START Text

How to build with Joyce a Unified API for italian regional hotels#

This tutorial is a practical, non trivial, real world example of how you can use Joyce platform.
We'll go step by step through the creation a complete flow of data integration and serving of a final API.

Goal#

We want to create an API that expose information on all italian territory tourism accomodation (Hotels, B&B, ...). Our data source are the data that every singular region publishes as open data on this site.
We can download csv data of the accomodation region by region, the only problem is that every region exports data in similar but slighlty different way, some information are present or not, others have different column names.

What we want is to have a unified api for all the data and be able to update it over time.
We'll use Joyce to do everything, we'll define the shape of the final data with a Schema, and then we'll write a child schema for every different data source and describe its transofrmation.

END Text
START Record extracts

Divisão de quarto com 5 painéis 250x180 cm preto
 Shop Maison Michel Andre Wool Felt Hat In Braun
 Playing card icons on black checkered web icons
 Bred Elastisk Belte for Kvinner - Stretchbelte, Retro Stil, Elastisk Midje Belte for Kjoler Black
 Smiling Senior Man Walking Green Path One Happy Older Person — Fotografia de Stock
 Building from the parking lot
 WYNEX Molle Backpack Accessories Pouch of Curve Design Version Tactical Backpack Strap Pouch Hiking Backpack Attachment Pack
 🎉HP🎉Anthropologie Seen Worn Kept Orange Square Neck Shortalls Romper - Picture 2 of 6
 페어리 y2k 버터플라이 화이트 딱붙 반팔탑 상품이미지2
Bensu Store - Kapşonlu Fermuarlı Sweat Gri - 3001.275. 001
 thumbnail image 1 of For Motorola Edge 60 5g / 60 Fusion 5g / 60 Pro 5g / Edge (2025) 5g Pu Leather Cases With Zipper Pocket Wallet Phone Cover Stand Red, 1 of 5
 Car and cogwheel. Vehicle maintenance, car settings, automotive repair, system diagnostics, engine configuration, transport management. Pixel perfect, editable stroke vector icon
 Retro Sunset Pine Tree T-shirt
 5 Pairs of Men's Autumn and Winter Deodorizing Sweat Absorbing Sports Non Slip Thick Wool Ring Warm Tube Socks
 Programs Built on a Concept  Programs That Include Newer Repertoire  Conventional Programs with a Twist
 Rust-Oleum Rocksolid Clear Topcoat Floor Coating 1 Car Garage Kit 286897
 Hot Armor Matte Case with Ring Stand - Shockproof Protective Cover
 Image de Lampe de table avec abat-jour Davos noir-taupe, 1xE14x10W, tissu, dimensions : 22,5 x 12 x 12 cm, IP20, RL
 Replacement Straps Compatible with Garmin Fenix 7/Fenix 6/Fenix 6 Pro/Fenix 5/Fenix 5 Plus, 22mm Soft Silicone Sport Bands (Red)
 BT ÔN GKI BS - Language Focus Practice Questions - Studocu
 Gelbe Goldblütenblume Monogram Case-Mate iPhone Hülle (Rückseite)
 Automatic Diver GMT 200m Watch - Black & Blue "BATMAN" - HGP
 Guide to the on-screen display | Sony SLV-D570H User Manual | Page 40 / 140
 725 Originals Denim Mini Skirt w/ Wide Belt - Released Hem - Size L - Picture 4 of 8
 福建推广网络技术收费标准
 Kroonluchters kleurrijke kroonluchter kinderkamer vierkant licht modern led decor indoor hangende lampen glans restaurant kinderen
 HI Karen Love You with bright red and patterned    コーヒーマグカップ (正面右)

END Record extracts

Work required ▸
Answer from the Joyce tutorial:
1. In what format can the accommodation data be downloaded region by region?
2. What defines the shape of the final data?
3. What is written for every different data source?

Solved problem ▸
1. CSV.
2. A Schema.
3. A child schema that describes the source's transformation.